[Page text — start]
Given that sustainable innovation includes organisational, economic, productive, product or service aspects, to measure business activity from such innovation perspective, it is not sufficient to analyse financial statements for the last accounting period, which reflect innovation-related processes. Each number has to be analysed in a certain context and compared to others. Different benchmark values describing various aspects of sustainable operations can be calculated from the key indicators reflected in the financial statements. Irrespective of where relative valuation is used, in many cases relative indicators have clear advantages over absolute indicators. This analysis plays a useful role, since a number or value cannot be obvious or significant until it is compared to another number. Consequently, a ratio resulting from a comparison of two values is much more obvious than an absolute value [26]. To that end, sustainable innovation could be expressed by the farm input ratio to proceeds from selling eco-friendly products. Ideally, each business seeks to cut expenditure and increase revenues. Definitely, reducing costs without a decline in the quality of the provided services or products is a difficult task; hence the best result can only be achieved by the most efficient innovative agricultural organisations.

Innovations can also be expressed by the number of staff required to complete a certain task [24,27,28]. A lower number evidences a higher level of innovation, since innovative methods enable to perform tasks faster and to achieve potentially better quality. Other economic indicators showing the level of sustainable innovation should also be used in relative terms. When it is known which key financial ratio indicators show an improvement or a negative development, one can go into financial statements to examine the reasons for such changes [29].

As for organisational sustainable innovation, it can also take the form of cooperation with other business entities in pursuit of a common objective. Notably, an important constituent of sustainable innovation is staff innovativeness. People are considered to be innovative if they introduce innovation in their work. Speaking of agricultural organisations, the management of innovative farms are interested in promoting sustainable innovation and use of computerised management systems that help deliver decisions in a more efficient way; they are active participants of agricultural fairs and conferences in order to gain more knowledge in the area of their concern. Furthermore, innovative instruments aimed at business intensification potentially result in a more efficient use of working time. More efficient work saves free time, when people can take up their hobbies and do things they like. As a matter of fact, the possibility of having free time is a topical issue for agricultural employees. The ability to use internet information shows the potential interest of farm workers in innovating [28]. Not all rural residents of Lithuania use the Internet, while Internet penetration in urban areas comes up to 90%. Another indication of the sustainable innovativeness of business or public organisations could be the employees’ desire to learn and to grow. It is appropriate to express such indicator as the time spent in education institutions by the staff of an organisation. Individuals have to think out of the box to be open to new ideas for sustainability. As a general rule, young people make radical decision more easily [30], therefore age would be another indicator of sustainable innovation. It appears that the age of employees has a direct impact on the numbers of innovative ideas for improvement of the performance of their organisation [30,31]. It is obvious that the age of the employees should also be addressed by the survey. Given these points, it is appropriate to suggest evaluation criteria that make it possible to achieve an acceptable expression of the farm sustainable innovativeness assessment results:

• Number of ideas for improvement of farm performance sustainability over the last two years. This number includes ideas focused on better performance suggested and discussed not only by the management, but by all farm employees. Those can be ideas for both minor and global organisational or technical improvements in activities towards better sustainability.
[Page text — finish]
Your objective =
In the passage on sustainable innovation, what does a lower number of staff needed to complete a certain task show? You won't need the material that follows to do this.
[Data extract — start]
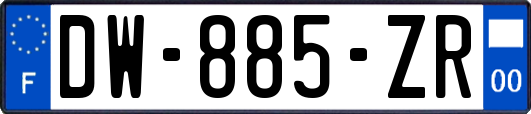 DW-885-ZR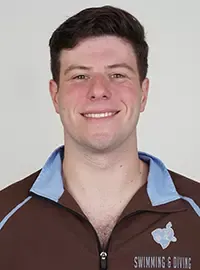 Louie Demetriades, Swimming & Diving, Tufts University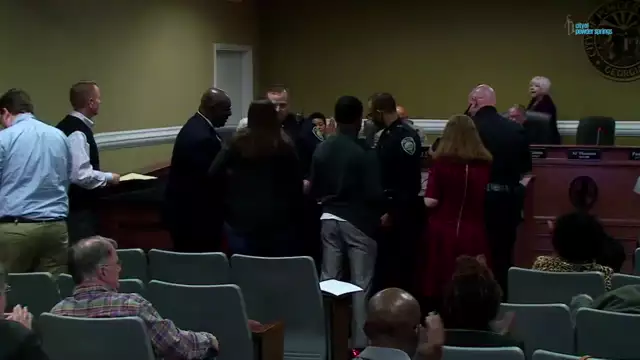 City of Powder Springs City Council and Town Hall Meetings  on 17-Feb-20-23:55:55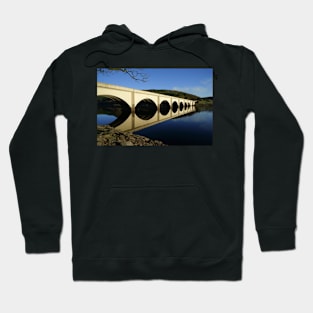 Ashopton Viaduct and Ladybower Hoodie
[Data extract — finish]
Expected output =
A higher level of innovation.